◆ TASK DIRECTIONS
Repeat the listing in full, word for word.

◆ SOURCE DATA
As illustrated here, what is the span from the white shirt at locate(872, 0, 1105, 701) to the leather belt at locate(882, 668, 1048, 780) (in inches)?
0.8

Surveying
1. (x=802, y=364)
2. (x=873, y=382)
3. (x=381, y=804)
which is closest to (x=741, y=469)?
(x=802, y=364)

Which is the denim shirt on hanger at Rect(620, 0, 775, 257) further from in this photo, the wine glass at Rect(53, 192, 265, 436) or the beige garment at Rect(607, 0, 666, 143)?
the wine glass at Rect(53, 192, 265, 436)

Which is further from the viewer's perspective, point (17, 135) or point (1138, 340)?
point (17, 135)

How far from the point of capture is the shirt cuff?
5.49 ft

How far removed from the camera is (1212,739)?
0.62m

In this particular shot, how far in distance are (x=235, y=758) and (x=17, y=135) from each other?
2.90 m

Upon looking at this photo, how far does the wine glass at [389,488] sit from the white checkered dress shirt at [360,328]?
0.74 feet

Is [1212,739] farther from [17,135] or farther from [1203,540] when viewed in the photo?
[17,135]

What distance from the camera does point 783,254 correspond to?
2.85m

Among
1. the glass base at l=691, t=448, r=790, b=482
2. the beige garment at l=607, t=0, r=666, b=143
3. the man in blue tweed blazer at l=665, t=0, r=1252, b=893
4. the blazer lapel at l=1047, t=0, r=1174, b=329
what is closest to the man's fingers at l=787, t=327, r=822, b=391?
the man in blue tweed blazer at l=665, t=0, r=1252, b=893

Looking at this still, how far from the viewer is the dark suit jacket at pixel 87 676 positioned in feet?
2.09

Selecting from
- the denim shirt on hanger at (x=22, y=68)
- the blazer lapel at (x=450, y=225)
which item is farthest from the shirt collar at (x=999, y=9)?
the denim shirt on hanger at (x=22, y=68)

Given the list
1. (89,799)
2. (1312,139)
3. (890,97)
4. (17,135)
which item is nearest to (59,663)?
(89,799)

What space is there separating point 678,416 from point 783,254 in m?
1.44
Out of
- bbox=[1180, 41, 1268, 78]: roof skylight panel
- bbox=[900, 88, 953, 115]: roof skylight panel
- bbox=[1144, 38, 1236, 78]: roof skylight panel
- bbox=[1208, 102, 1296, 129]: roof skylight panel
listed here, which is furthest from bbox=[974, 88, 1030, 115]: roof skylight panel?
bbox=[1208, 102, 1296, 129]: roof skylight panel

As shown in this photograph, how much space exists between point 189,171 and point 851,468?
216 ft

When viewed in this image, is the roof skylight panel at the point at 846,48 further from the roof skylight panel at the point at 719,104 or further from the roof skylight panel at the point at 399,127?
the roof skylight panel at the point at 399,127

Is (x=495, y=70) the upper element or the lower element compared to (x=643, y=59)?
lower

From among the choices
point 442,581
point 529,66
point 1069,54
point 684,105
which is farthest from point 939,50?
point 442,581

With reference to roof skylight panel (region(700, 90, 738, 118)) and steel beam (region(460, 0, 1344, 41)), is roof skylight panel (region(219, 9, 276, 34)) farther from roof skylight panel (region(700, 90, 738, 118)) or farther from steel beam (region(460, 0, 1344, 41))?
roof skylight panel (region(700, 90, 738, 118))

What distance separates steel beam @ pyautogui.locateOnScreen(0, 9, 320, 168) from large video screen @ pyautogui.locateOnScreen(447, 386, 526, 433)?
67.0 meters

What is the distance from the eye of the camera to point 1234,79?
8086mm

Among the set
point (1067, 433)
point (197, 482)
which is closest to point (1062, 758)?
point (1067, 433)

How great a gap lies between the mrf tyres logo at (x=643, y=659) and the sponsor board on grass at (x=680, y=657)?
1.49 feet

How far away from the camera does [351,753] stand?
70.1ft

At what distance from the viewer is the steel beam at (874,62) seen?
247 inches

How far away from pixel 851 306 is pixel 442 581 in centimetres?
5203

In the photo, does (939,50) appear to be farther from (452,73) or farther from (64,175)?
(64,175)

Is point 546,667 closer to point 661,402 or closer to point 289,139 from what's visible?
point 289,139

◆ SOLUTION BELOW
As illustrated here, what is the span from the white shirt at locate(872, 0, 1105, 701) to the leather belt at locate(882, 668, 1048, 780) (in inches)?
0.8

Surveying
1. (x=802, y=364)
2. (x=873, y=382)
3. (x=381, y=804)
which is closest to (x=741, y=469)?
(x=802, y=364)

Which is the denim shirt on hanger at Rect(620, 0, 775, 257) further from in this photo, the wine glass at Rect(53, 192, 265, 436) or the beige garment at Rect(607, 0, 666, 143)?
the wine glass at Rect(53, 192, 265, 436)

Which is further from the viewer's perspective, point (17, 135) or point (1138, 340)?
point (17, 135)

How far from the point of capture is the shirt cuff?
5.49 ft

How far removed from the camera is (1212,739)?
0.62m

In this particular shot, how far in distance are (x=235, y=758) and (x=17, y=135) from each other?
2.90 m

Upon looking at this photo, how far does the wine glass at [389,488] sit from the white checkered dress shirt at [360,328]?
0.74 feet

Is [1212,739] farther from [17,135] or farther from [1203,540] when viewed in the photo?
[17,135]

What distance from the camera does point 783,254 correspond to?
2.85m

Among
1. the glass base at l=691, t=448, r=790, b=482
2. the beige garment at l=607, t=0, r=666, b=143
3. the man in blue tweed blazer at l=665, t=0, r=1252, b=893
4. the blazer lapel at l=1047, t=0, r=1174, b=329
what is closest to the man's fingers at l=787, t=327, r=822, b=391?
the man in blue tweed blazer at l=665, t=0, r=1252, b=893

Looking at this still, how far from the viewer is the dark suit jacket at pixel 87 676 positioned in feet?
2.09

Selecting from
- the denim shirt on hanger at (x=22, y=68)
- the blazer lapel at (x=450, y=225)
which item is farthest from the shirt collar at (x=999, y=9)?
the denim shirt on hanger at (x=22, y=68)

Given the list
1. (89,799)
2. (1312,139)
3. (890,97)
4. (17,135)
which item is nearest to (59,663)?
(89,799)

What space is there separating point 678,416 from point 783,254 in m?
1.44
Out of
- bbox=[1180, 41, 1268, 78]: roof skylight panel
- bbox=[900, 88, 953, 115]: roof skylight panel
- bbox=[1144, 38, 1236, 78]: roof skylight panel
- bbox=[1208, 102, 1296, 129]: roof skylight panel
listed here, which is furthest from bbox=[974, 88, 1030, 115]: roof skylight panel?
bbox=[1208, 102, 1296, 129]: roof skylight panel

As shown in this photograph, how much space exists between point 189,171 and point 851,468?
216 ft

When viewed in this image, is the roof skylight panel at the point at 846,48 further from the roof skylight panel at the point at 719,104 or further from the roof skylight panel at the point at 399,127?
the roof skylight panel at the point at 399,127

Is (x=495, y=70) the upper element or the lower element compared to (x=643, y=59)?
lower

From among the choices
point 442,581
point 529,66
point 1069,54
point 684,105
which is farthest from point 939,50?
point 442,581

With reference to roof skylight panel (region(700, 90, 738, 118)) and steel beam (region(460, 0, 1344, 41)), is roof skylight panel (region(219, 9, 276, 34)) farther from roof skylight panel (region(700, 90, 738, 118)) or farther from steel beam (region(460, 0, 1344, 41))?
roof skylight panel (region(700, 90, 738, 118))

What distance separates steel beam @ pyautogui.locateOnScreen(0, 9, 320, 168) from large video screen @ pyautogui.locateOnScreen(447, 386, 526, 433)?
67.0 meters

What is the distance from the eye of the camera to point 1234,79?
8086mm

Among the set
point (1067, 433)
point (197, 482)
which is closest to point (1062, 758)?
point (1067, 433)

How great a gap lies between the mrf tyres logo at (x=643, y=659) and the sponsor board on grass at (x=680, y=657)?
1.49 feet

How far away from the camera does [351,753] stand?
70.1ft

At what distance from the viewer is the steel beam at (874,62) seen?
247 inches

How far away from pixel 851 306 is pixel 442 581 in centimetres?
5203

In the photo, does (939,50) appear to be farther from (452,73) or farther from (64,175)?
(64,175)

Is point 546,667 closer to point 661,402 or closer to point 289,139 from what's visible?
point 289,139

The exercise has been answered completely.